Kommentar von Rainer Bucher (katholischer Pastoraltheologe an der Universität Graz) in der FURCHE vom25. Juli 2013, Seite 13:
"In meiner kleinen, unregelmäßigen Reihe 'Kritik des reaktionären Katholizismus' heute: der Klerikalismus. Er ist etwas sehr Altes - aber leider hier und da wieder aktuell. Der Klerikalismus startete als Herrschaft von Priestern über die Gesellschaft, was im christlichen Bereich seit dem frühen Mittelalter immer mal wieder versucht wurde, aber auf Dauer nie so ganz gelang.

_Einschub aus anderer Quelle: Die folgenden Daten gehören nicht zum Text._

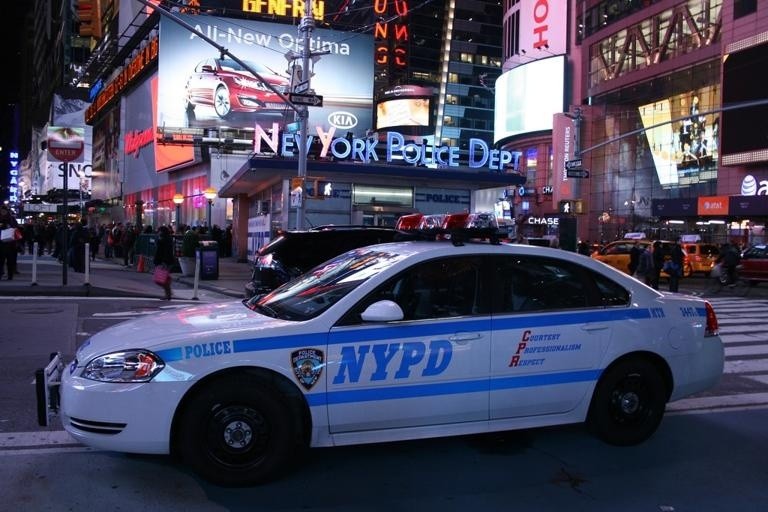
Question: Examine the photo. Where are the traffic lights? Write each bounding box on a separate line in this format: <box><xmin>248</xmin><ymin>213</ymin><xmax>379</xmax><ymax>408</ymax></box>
<box><xmin>558</xmin><ymin>201</ymin><xmax>570</xmax><ymax>214</ymax></box>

Als priesterliche Herrschaft über die Kirche hatte er schon mehr Erfolg, wenn auch die Einflussrechte der Laien über lange Jahrhunderte sehr viel größer waren als heute. Doch mit dem Absolutismus der frühen Neuzeit wurde die innerkirchliche Priesterschaft nach und nach Wirklichkeit und in theologische, institutionelle und spirituelle Muster gegossen.
In Zeiten religiöser Selbstbestimmung aber ist es damit vorbei, schlicht, weil die katholische Kirche die Macht über ihre eigenen Mitglieder verloren hat. Was ist dann heute Klerikalismus? Eine erkennbar fatale Identitätsstrategie von Priestern, die mit genau dieser Situation der religiösen Freiheit nicht zurecht kommen.
Irgendwann in den 90er Jahren des 20. Jahrhunderts wurde diese Form des Klerikalismus hoffähig. Damals begann man wieder, 'priesterliche Identität' durch Abwertung von Laien sichern zu wollen: In Liturgie und Kirchenrecht, in Habitus und Haltung. Keinem der Priester, die mich prägten und denen ich bis heute dankbar bin, wäre das eingefallen.
Denn sie wussten: Wer sich so retten will, ist schon verloren. Und er ist weit weg von dem, wofür es Priester gibt: verlössliche, erkennbare, unverlierbare Zeichen und Werkzeuge der Gnade Gottes zu sein, in Wort und Tat, Sakrament und Gebet, für andere, für viele, potenziell all. - Man muss sich gegen den Klerikalismus wehren, wo man ihn trifft. Das ist man sich selber schuldig - und den Priestern."